Although the presentations will be taped in advance, there will still be a live Q&A session following the online debut of each lecture, in which the speaker will be available to answer questions submitted by audience members.
The totalitarian system that Joseph Stalin built in the 1930s relied heavily on terror to keep Soviet citizens in line. It also forced them to work for a dictator who took credit for his country’s successes and blamed others for its catastrophic failures. Millions of Soviet citizens suffered under Stalinist repression to such a degree that the Soviet Union was ill prepared to meet Nazi Germany’s invasion of the USSR in June 1941. One such victim was Andrei Nikolaevich Tupolev, an aviation pioneer whose aircraft designs had already made him a household name before the war. Instead of executing Tupolev, Stalin forced him to work inside the Gulag on airplane designs for the war and the dictator’s glory. And soon after the war, Tupolev obliged Stalin’s obsession with American technology by reverse engineering the B-29 bomber. Unlike most of Stalin’s victims, Tupolev outlived the dictator and led a design bureau that propelled the USSR into the Jet Age and even produced a supersonic passenger aircraft. Born in 1888, Tupolev’s incredible career spanned Russia’s turbulent 20th century from Tsar Nicholas II to Leonid Brezhnev before his death in 1972. This lecture explores Tupolev’s life, his relationship to Stalin, and how his cutting-edge designs for military and civilian aircraft helped make the Soviet Union an aviation superpower.

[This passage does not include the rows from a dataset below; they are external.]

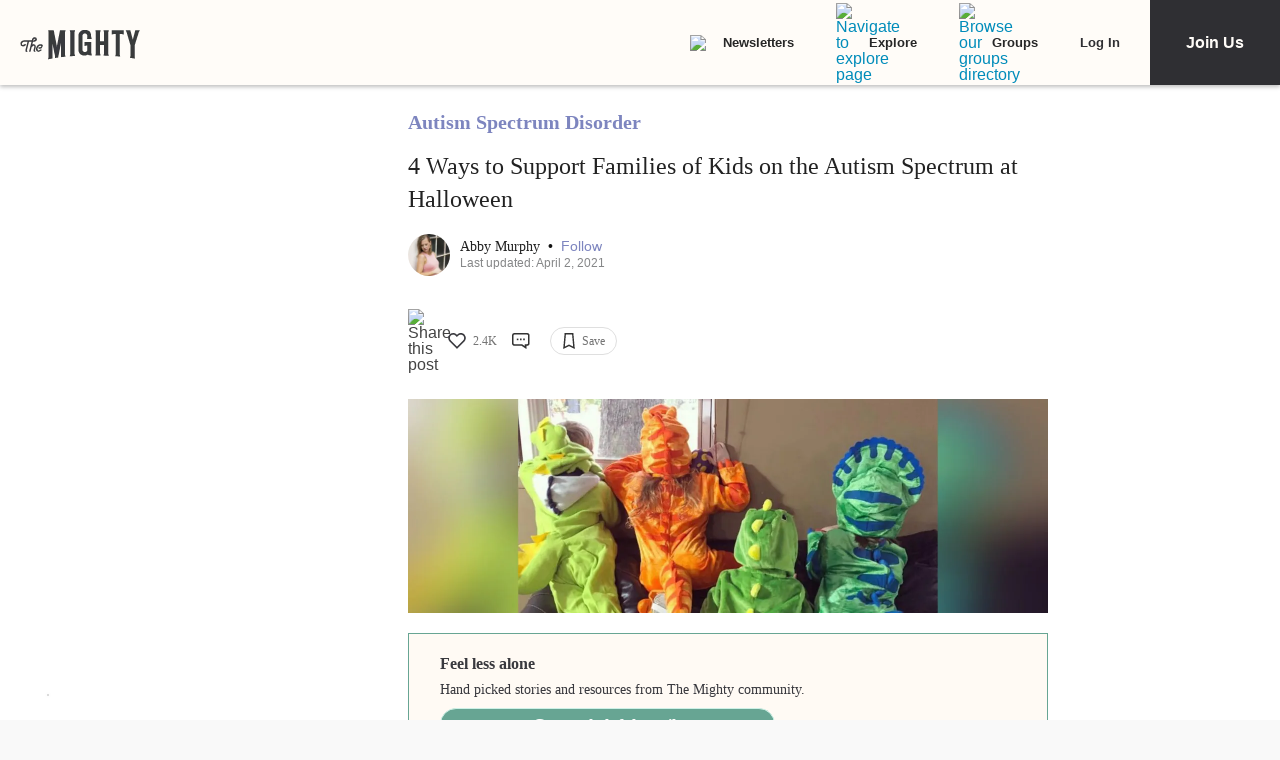

--- FILE ---
content_type: application/javascript; charset=utf-8
request_url: https://fundingchoicesmessages.google.com/f/AGSKWxXbEc7UNH1sZaKNE1jIb8iiIrrflIbTawq5kQJTvqMdp2-NL07UM53xlNPi3L_4aAaWmiUEmzPX5qtgb4KGr7o90RoLuICH1ij1IKYoFDRmqo8kyQN6G0AXVIc1mcmUNWRKEBYeQffA09TzvErEhSRhArHFkbTak02incyErVXEshtrEl-xm5whIUPY/_.com/js.ng//advert6./skybar_ad./popup2.js_ad/public/
body_size: -1286
content:
window['89936735-8984-4727-a19f-0893b88ae7c1'] = true;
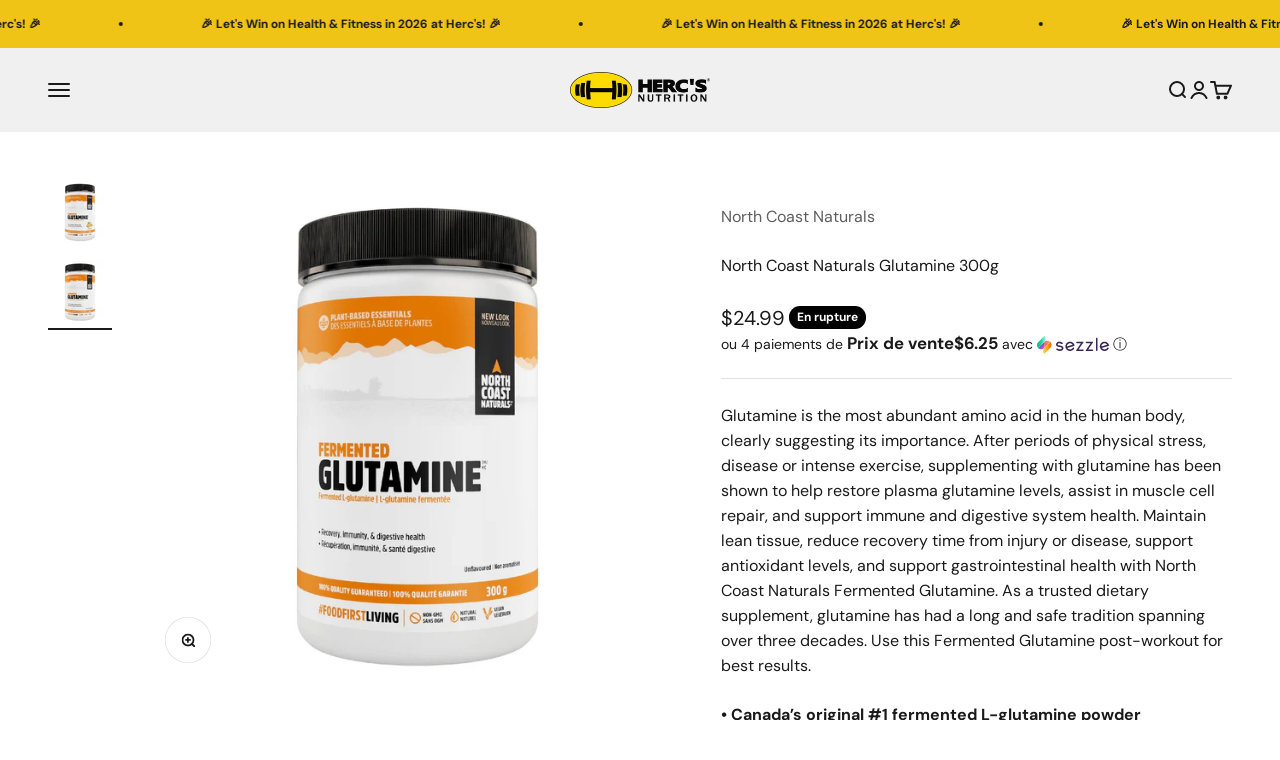

--- FILE ---
content_type: text/html; charset=utf-8
request_url: https://hercs.com/fr/search?type=product&q=&section_id=template--17056880361526__recently_viewed_products_XUkL6F
body_size: 577
content:
<section id="shopify-section-template--17056880361526__recently_viewed_products_XUkL6F" class="shopify-section shopify-section--recently-viewed-products"><style>
  #shopify-section-template--17056880361526__recently_viewed_products_XUkL6F {
    --section-background-hash: 0;
  }

  #shopify-section-template--17056880361526__recently_viewed_products_XUkL6F + * {
    --previous-section-background-hash: 0;
  }</style><style>
  #shopify-section-template--17056880361526__recently_viewed_products_XUkL6F .product-list {
    --product-list-gap: var(--grid-gutter) var(--spacing-2);
    --product-list-items-per-row: 1;
    --product-list-carousel-item-width: 74vw;
    --product-list-grid: auto / repeat(var(--product-list-items-per-row), minmax(0, 1fr));
  }

  @media screen and (min-width: 700px) {
    #shopify-section-template--17056880361526__recently_viewed_products_XUkL6F .product-list {
      --product-list-gap: var(--product-list-row-gap) var(--product-list-column-gap);
      --product-list-items-per-row: 2;
      --product-list-carousel-item-width: 36vw;
    }
  }

  @media screen and (min-width: 1000px) {
    #shopify-section-template--17056880361526__recently_viewed_products_XUkL6F .product-list {
      --product-list-items-per-row: 5;
      --product-list-carousel-item-width: calc(var(--container-inner-width) / 5 - (var(--product-list-column-gap) / 5 * 4));
    }
  }
</style><recently-viewed-products products-count="6"  class="section   section-blends section-full"></recently-viewed-products>

</section>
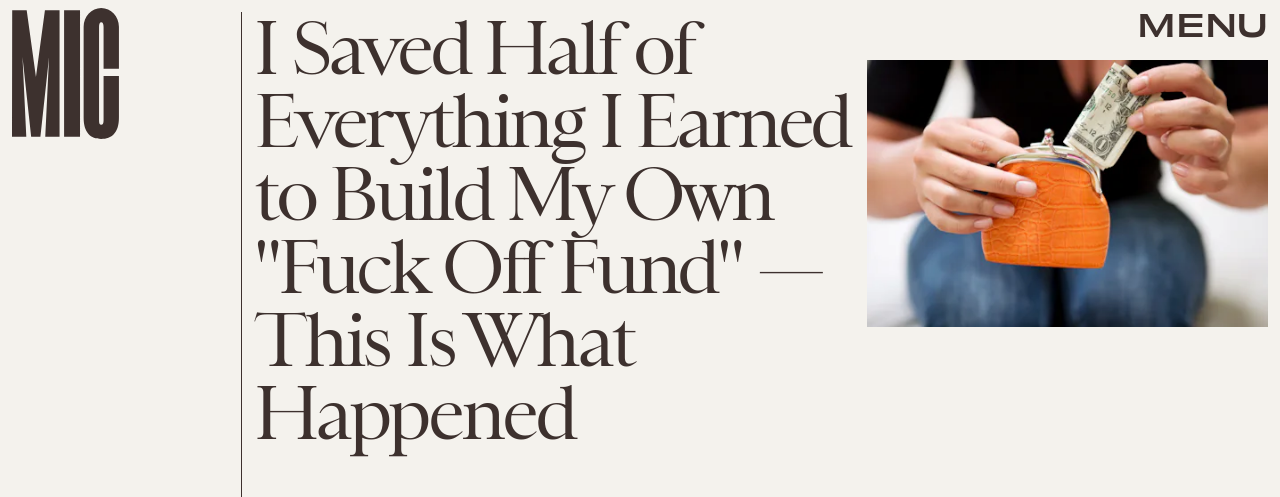

--- FILE ---
content_type: text/html; charset=utf-8
request_url: https://www.google.com/recaptcha/api2/aframe
body_size: 267
content:
<!DOCTYPE HTML><html><head><meta http-equiv="content-type" content="text/html; charset=UTF-8"></head><body><script nonce="QFWdnoHyVawcWuWJMY9Xvw">/** Anti-fraud and anti-abuse applications only. See google.com/recaptcha */ try{var clients={'sodar':'https://pagead2.googlesyndication.com/pagead/sodar?'};window.addEventListener("message",function(a){try{if(a.source===window.parent){var b=JSON.parse(a.data);var c=clients[b['id']];if(c){var d=document.createElement('img');d.src=c+b['params']+'&rc='+(localStorage.getItem("rc::a")?sessionStorage.getItem("rc::b"):"");window.document.body.appendChild(d);sessionStorage.setItem("rc::e",parseInt(sessionStorage.getItem("rc::e")||0)+1);localStorage.setItem("rc::h",'1769008392240');}}}catch(b){}});window.parent.postMessage("_grecaptcha_ready", "*");}catch(b){}</script></body></html>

On Tuesday, Feb. 2, Colleges of Arts and Sciences Dean and Professor of Mathematics Keith Mellinger delves into the life of Sir Isaac Newton. The Community Bank of the Chesapeake Lecture.
Born after the death of his father to a young woman of humble roots in rural England, Sir Isaac Newton grew to be regarded by many as the most influential scientist who ever lived. As a child, he showed great talent, and before ever reaching the age of 30, he laid the foundations for mathematical and scientific theories that proved to have lasting impact, including the laws of mechanical motion, calculus, optics, and more. Some have argued that it was inevitable for the time. Newton was born the same year as the death of the great Galileo and Newton himself said, “If I have seen further than others, it is by standing upon the shoulders of giants.” In his productive brilliance, he struggled to live a normal life, almost never cultivating meaningful relationships despite his insights into human behavior, once noting, “Tact is the knack of making a point without making an enemy.” In addition to gaining a deeper understanding of why Newton’s work remains so influential, we look at the man behind the science.
On Thursday, Feb. 4, local biographer Michael Hill will provide highlights from his highly anticipated biography on American humorist and Washington Post columnist Art Buchwald, which will be released by Random House in 2021. The Chancellor’s Village Lecture.
Before Stephen Colbert, Jon Stewart, and even before “Doonesbury,” there was Art Buchwald. For over fifty years his Pulitzer Prize winning column of political satire and biting wit made him one of the most widely read American humorists of his age. At the height of his career his column — published three times a week — was syndicated in 550 newspapers in 100 different countries. The power of his wit was legendary, some describing him as “Will Rogers with chutzpah.” Much like Mark Twain, James Thurber, and H.L Mencken, Buchwald was an American original. For over five decades it seemed as if everyone began their day by reading him as he satirized political scoundrels, lampooned the powerful and the pompous, and over his long career poked fun at ten different Presidents of the United States. Michael Hill is currently at work on a book based on the life, letters, and political satire of Art Buchwald. In his “Great Lives” lecture, Hill will not only explore the genius of Buchwald’s satire and humor, but also provide a colorful and lively portrait of the man and the humorist.
And for those who missed it, Professor of History and Middle Eastern Studies Nabil Al-Tikriti delivered a lecture on Tuesday, Jan. 26 on Süleyman the Magnificent. The Fredericksburg Savings Charitable Foundation Lecture. Watch here.
Commonly seen as ruling over the Ottoman Empire at the height of its power, the celebrated Sultan Süleyman the Magnificient (r. 1520-1566) left behind a number of compelling legacies for his family, state, empire, and government. In the course of his long reign, the empire expanded well into Southeastern Europe, Iraq, North Africa, and the Indian Ocean; governance grew increasingly professionalized and bureaucratized; and the Ottomans put forth credible claims for universal empire. His personal life was marked by a mixture of overt romance and tragedy, complete with an unstable inheritance from his father, unorthodox concubine marriage, two occasions where he ordered the execution of his own sons, his own dramatic death while on campaign, and an inauspicious transfer to his least beloved son. One of the giants of early modern monarchy, Süleyman, known as the “Lawgiver” in the Islamic World and the “Magnificient” in the West, certainly lived a life worth inclusion as one of the greats.